A cancer expert fears the city faces a “ticking time bomb” of mouth cancer cases as a result of Covid-19.
Ewan MacKessack-Leitch from Dundee Dental Hospital and trustee of Let’s Talk About Mouth Cancer warned early detection was crucial to increasing patient survival rates.
However, non-availability of dental examinations during the pandemic had fuelled fears that for some people detection could come too late.
Ewan said: “During the Covid-19 pandemic there have been no routine dental appointments, which worries us that there will be a ticking time bomb of undetected mouth cancer cases.
“Dentists play a vital role in early detection, when at routine visits besides checking the teeth, dentists will examine the inside of the mouth to check for changes which might represent a mouth cancer.
“At early stages mouth cancers are painless and may go unnoticed by the patient.
“Without these regular check-ups, there is a risk that early mouth cancers will be missed and will eventually present much later on, when they are harder to treat and where survival/prognosis is poor.”
Despite advances in treatment the five-year survival rate for mouth cancer remains 50%, largely unchanged since the 1970s.
The best way to improve survival rates is to catch the disease at an early stage.
However, in addition to no routine dental care, more people may have indulged in riskier behaviour such as heavy drinking and smoking during the Covid-19 pandemic which can result in more mouth cancer cases.
Ewan added: “It is even more important that the public are aware of what to look out for and seek dental/medical opinion if they are concerned.”
One person who has survived mouth cancer is Barbara Boyd, who talked about her horror after being diagnosed with the disease last year.
Barbara, 62, a retired PE teacher, had one third of her tongue removed at Ninewells Hospital after discovering she had a tumour.
She also had to have 46 lymph nodes removed from her neck to prevent the cancer spreading; an operation she candidly admits terrified her and left her battered and bruised.
Barbara has now made a full recovery and has become a trustee of the Let’s Talk About Mouth Cancer charity in a bid to warn others.
She said: “I have always been prepared to talk about what happened to me to get others to listen.
“What I went through was traumatic and I want to ensure that others get this cancer detected as early as possible.
“It is crucial that people get checked out if they have any concerns at all that they may have some form of mouth cancer.
“After 61 years I had to re-learn to do things that I previously took for granted – like speaking and chewing and eating.
“My treatment has left me looking and sounding different from before.
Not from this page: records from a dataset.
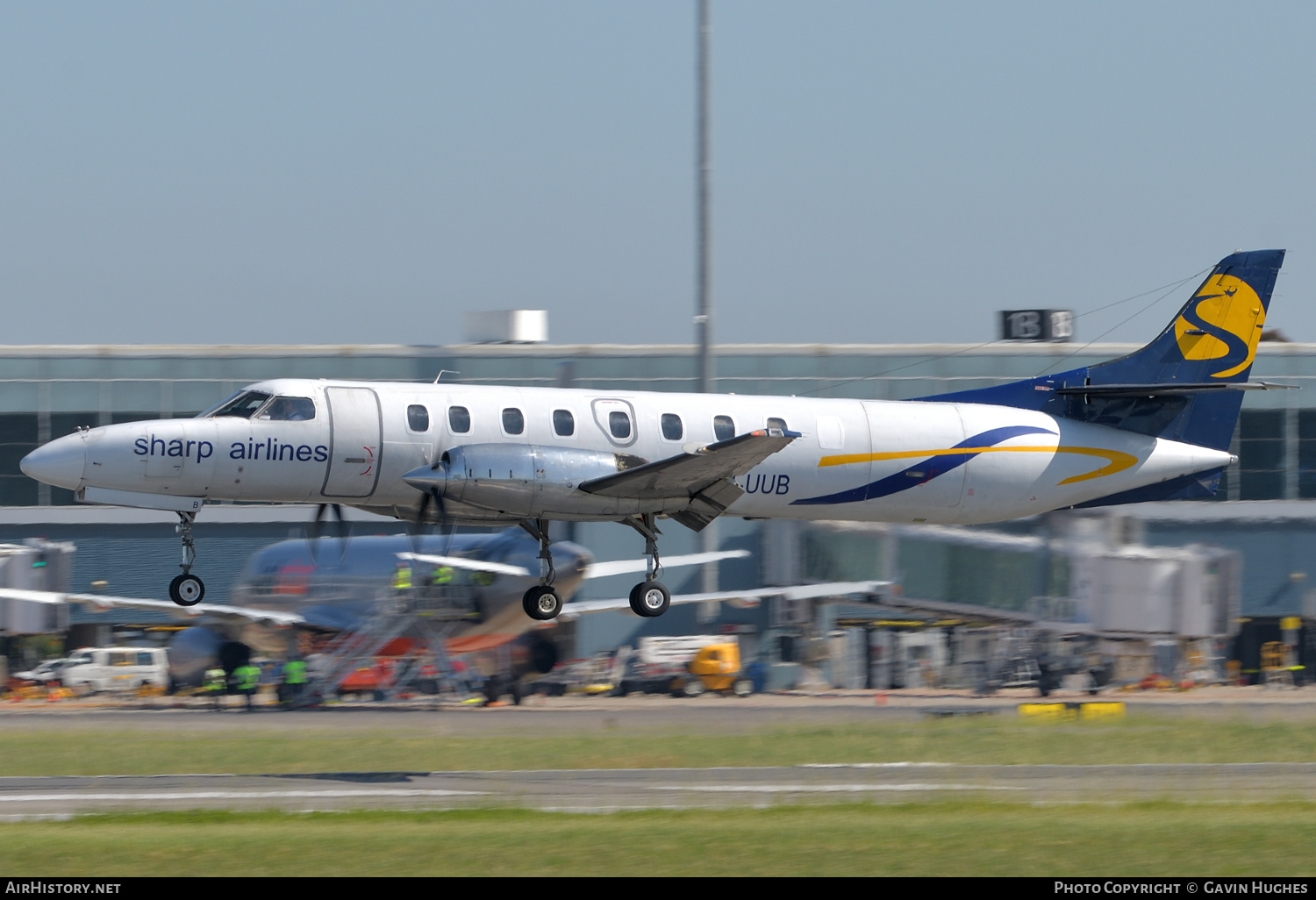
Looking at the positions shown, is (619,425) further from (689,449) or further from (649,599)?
(649,599)

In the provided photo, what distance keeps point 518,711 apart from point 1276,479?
96.5ft

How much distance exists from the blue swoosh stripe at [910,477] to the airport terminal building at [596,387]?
18.8 m

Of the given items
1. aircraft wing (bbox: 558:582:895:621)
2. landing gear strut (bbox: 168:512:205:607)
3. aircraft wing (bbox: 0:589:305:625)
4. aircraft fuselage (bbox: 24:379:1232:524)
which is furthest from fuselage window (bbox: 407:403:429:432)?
aircraft wing (bbox: 558:582:895:621)

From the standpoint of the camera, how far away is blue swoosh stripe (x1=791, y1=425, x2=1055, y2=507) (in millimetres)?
25516

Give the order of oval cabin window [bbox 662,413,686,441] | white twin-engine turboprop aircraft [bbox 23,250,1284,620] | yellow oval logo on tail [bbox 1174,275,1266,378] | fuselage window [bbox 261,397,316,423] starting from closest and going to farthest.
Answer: white twin-engine turboprop aircraft [bbox 23,250,1284,620]
fuselage window [bbox 261,397,316,423]
oval cabin window [bbox 662,413,686,441]
yellow oval logo on tail [bbox 1174,275,1266,378]

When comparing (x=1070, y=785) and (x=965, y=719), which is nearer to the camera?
(x=1070, y=785)

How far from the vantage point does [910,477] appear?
2569cm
When I was diagnosed I hadn’t even considered cancer.”
Barbara, who lives in Kelty, said: “I was lucky that my mouth cancer was caught early.
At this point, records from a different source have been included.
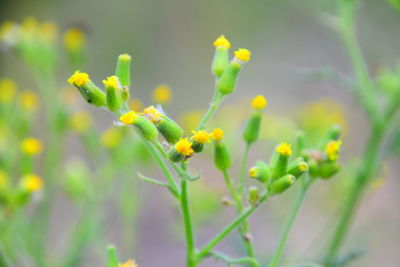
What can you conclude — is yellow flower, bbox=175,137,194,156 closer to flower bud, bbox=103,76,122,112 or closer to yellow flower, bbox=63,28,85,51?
flower bud, bbox=103,76,122,112

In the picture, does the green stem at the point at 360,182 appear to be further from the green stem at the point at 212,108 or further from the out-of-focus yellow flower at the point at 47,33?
the out-of-focus yellow flower at the point at 47,33

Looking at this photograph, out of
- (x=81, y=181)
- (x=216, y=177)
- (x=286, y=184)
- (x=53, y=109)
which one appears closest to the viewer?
(x=286, y=184)

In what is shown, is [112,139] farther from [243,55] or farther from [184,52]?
[184,52]

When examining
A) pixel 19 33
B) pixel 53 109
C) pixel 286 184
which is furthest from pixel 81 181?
pixel 286 184

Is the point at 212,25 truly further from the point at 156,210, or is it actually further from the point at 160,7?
the point at 156,210

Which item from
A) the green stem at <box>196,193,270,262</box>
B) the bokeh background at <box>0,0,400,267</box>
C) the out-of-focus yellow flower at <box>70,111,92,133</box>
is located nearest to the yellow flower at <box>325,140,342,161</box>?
the green stem at <box>196,193,270,262</box>

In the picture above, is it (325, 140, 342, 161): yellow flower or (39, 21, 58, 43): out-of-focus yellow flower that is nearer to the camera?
(325, 140, 342, 161): yellow flower
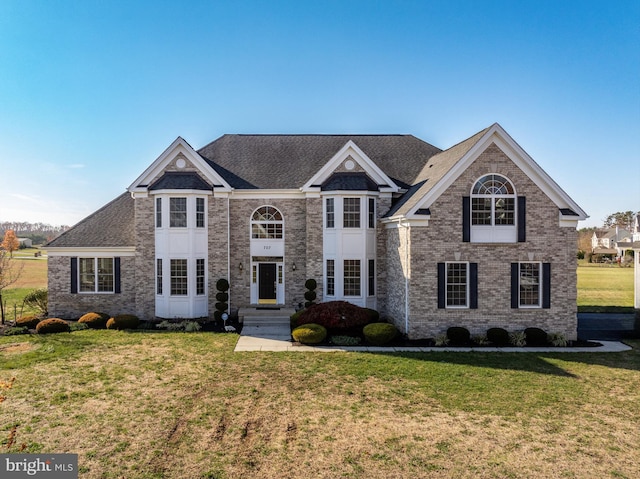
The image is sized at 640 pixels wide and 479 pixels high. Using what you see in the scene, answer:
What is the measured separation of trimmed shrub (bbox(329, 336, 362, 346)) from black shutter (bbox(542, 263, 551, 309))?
8.99 metres

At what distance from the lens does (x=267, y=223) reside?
2406 cm

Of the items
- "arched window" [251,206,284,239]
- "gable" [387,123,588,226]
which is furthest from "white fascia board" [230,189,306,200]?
"gable" [387,123,588,226]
It’s crucial that people self examine, especially at this time when Covid has led to not so many people being able to go to the hospital for check-ups.”
Approximately 7,800 new cases of oral cancer are diagnosed each year in the UK.
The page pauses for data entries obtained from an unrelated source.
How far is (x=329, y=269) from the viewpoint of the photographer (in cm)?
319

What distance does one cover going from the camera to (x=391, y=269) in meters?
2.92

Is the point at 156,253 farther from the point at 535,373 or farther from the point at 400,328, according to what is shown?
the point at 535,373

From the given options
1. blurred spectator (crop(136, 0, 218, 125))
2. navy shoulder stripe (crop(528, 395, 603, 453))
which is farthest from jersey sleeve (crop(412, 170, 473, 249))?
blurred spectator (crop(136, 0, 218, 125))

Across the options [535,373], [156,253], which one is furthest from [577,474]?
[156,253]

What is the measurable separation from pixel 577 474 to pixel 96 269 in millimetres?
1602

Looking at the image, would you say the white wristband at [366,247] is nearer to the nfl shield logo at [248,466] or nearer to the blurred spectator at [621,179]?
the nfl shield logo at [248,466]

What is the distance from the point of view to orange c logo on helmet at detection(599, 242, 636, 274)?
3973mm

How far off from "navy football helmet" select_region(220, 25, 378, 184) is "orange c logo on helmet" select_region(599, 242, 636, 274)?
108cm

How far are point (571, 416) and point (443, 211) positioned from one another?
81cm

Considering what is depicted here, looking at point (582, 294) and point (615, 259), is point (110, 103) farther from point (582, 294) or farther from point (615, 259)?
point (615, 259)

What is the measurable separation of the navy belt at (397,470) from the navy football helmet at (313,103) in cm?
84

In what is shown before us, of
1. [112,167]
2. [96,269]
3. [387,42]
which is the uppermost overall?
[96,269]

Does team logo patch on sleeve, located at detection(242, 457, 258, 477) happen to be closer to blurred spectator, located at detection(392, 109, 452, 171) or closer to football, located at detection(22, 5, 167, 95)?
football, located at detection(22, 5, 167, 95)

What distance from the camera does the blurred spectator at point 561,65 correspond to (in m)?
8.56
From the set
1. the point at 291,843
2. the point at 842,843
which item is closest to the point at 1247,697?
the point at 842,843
Importance of self-examination
Let’s Talk About Mouth Cancer raises awareness of mouth cancer signs and symptoms and promotes mouth self-examination as a means of early detection.
“Mouth self-examination is easy,” said Ewan.
“All that’s needed is a mirror, a bright light and your own two hands to examine the tissues inside your mouth – looking for ulcers, bumps, and red or white patches.
“If any of these are discovered and they do not resolve spontaneously after two weeks, it is strongly advised to seek help from your dentist or doctor.”
The charity also offers professional education to dentists, dental students, medical practitioners and care home workers to show them the signs and symptoms to look out for.
Usually, the charity does workshops and help facilitate a Dundee based public awareness campaign in November every year, but this year that wasn’t possible.
November was also Mouth Cancer Awareness Month, and students and staff from the Dental School raise money for this cause each year.
Ewan said: “A couple of students over the last two years have raised around £1300 for Let’s Talk About Mouth Cancer by selling branded hoodies and sweaters.
“This year, by online means, the students managed to push out the message on mouth cancer prevention and early detection and did some fundraising too. So far they’ve raised £822.25.”